3. On January 29, 2007, Canada’s Parliament will resume sitting. Talk of an election is in the air. Ministers Bernier and Oda are still in place. The dynamics of a minority government are hard to predict on an issue such as copyright, which obviously is not the sort of issue that would likely defeat a government, but is nonetheless a live grenade that can cause a lot of damage if mishandled, as Sam Bulte well knows. Rumours are that a bill will be introduced soon. Whether the Government will try and in turn succeed in pushing it through the minority minefield before an election remains to be seen.

4. The Copyright Board will hear two very important new cases.

a. One involves the resumption on April 17, 2007 of SOCAN’s still ongoing attempt to collect money for use of of music on the internet. This has been going on since 1995 and has already been to the Supreme Court of Canada once. There are still a number of unresolved legal issues and the internet is a very different place that it was in 1995. Overall questions will involve how many times and to how many collectives and how much must Canadians pay for the same thing - including Canadians who don’t use or consume music on or from the internet in any way at all? More later for sure.

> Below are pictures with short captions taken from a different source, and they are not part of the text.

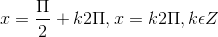 x =\frac{\Pi }{2}+k2\Pi , x = k2\Pi ,k\epsilon Z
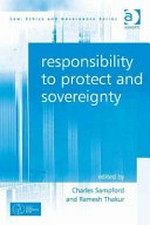Responsibility to protect and sovereignty /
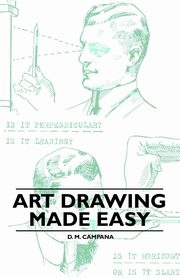 Art Drawing Made Easy, Campana D. M.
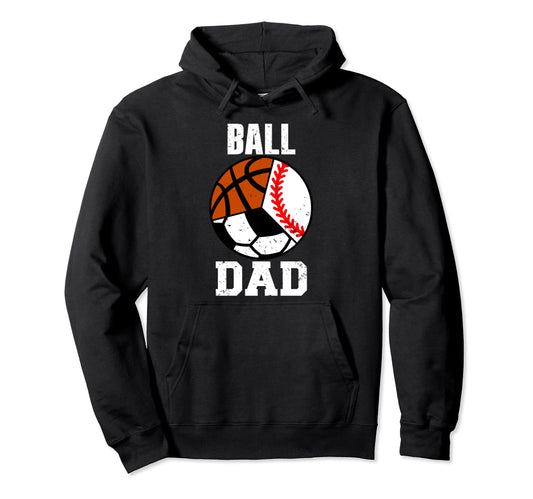 Ball Dad Funny Baseball Soccer Basketball Hoodie - Streetwear Style Unisex - T-Shirt, Sweatshirt, Hoodie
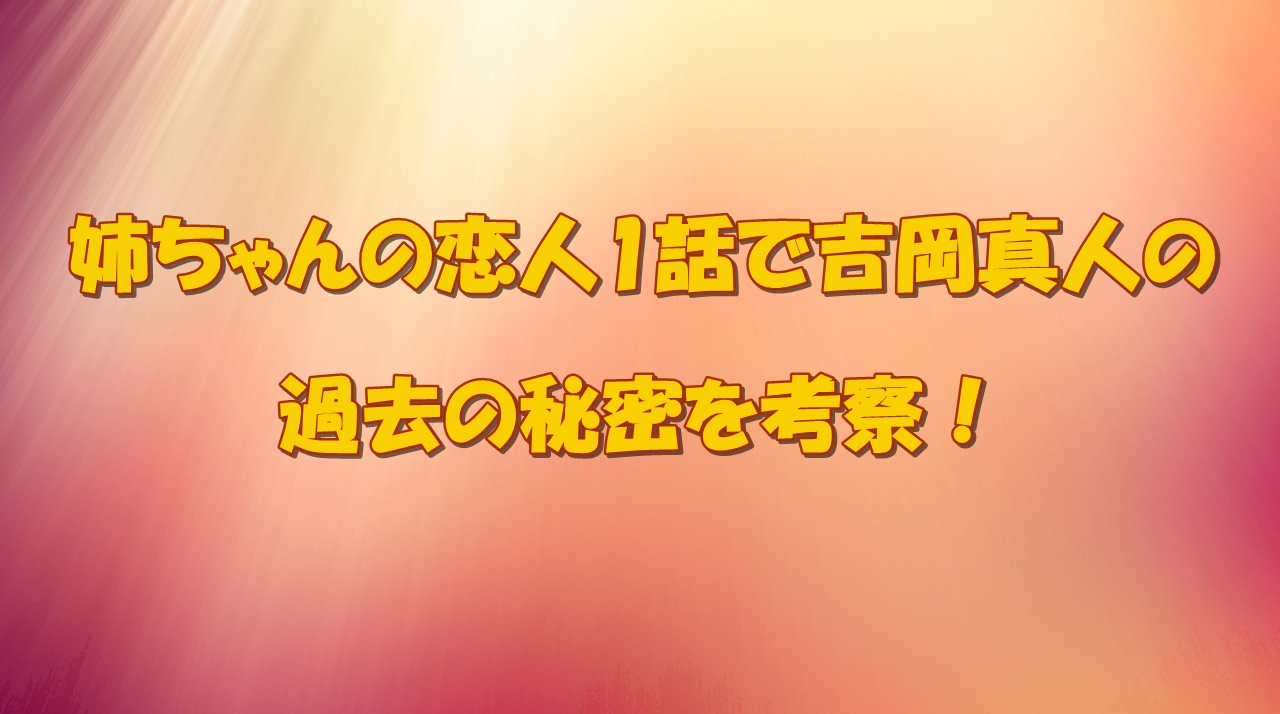 姉ちゃんの恋人1話ネタバレと感想 吉岡真人の過去の秘密も考察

b. The other main hearing will start on June 12, 2007. It is Access Copyright’s attempt to impose a $12 per year fee on every kid in K-12 in Canada. This will be opposed by CMEC, even though that organization shares similar views on many copyright matters with Access Copyright. A big question to watch is the extent to which the 2004 Supreme Court of Canada decision in CCH v. LSUC that empowers a users’ right to engage in research and otherwise opens the horizons of fair dealing will be utilized by CMEC, which has so far shown no cognizance of it in its flagship publication, Copyright Matters!

5. Speaking of Access Copyright, the current round of post secondary Access Copyright licenses expires this year. It’s interesting timing, considering what is happening at the Board on the K-12 front. Let’s see if the AUCC will try to use the CCH v. LSUC decision to significantly reduce the amounts payable and to use the savings to better purposes, such as putting more books in libraries and increasing the amount of information available to Canadian teachers, researchers and students, rather paying more and more times over for less material and less access. Let's see whether CAUT does anything.

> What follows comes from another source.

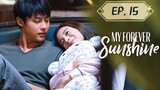 My Forever Sunshine Uncut Episode 15 (Tagalog)
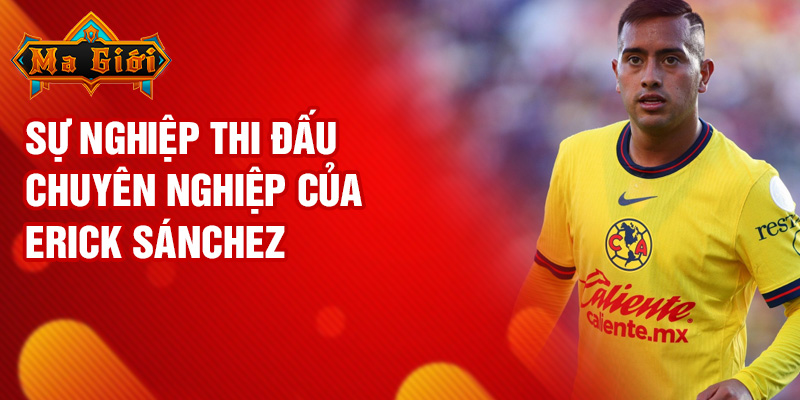Sự nghiệp thi đấu chuyên nghiệp của Erick Sánchez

6. There is a vacancy at the Copyright Board. The appointment process has changed in at least one way. The vacancy was advertised on the Board’s web site.

7. The Board will at some point rehear the controversial commercial radio tariff, as the result of the Federal Court of Appeal’s ruling sought and obtained by the CAB. But will the Board set the rates even higher than it did before the judicial review? This appears to be a possibility.

8. The Federal Court of Appeal will hear a judicial review application on the ring tones tariff. It appears that the remaining objectors may have may finally figured out that they shouldn’t have conceded that there was a “communication” involved, which I argued strongly early on until my client withdrew from the hearing. It will be interesting to see if the remaining objectors can now raise the issue for the first time in this matter in the Federal Court of Appeal, and what the potential impact of this line of argument could be on other files.

These are some of the things I see on the foreseeable horizon in Canada. But if I’ve learned one thing since law school, it’s to expect the unexpected.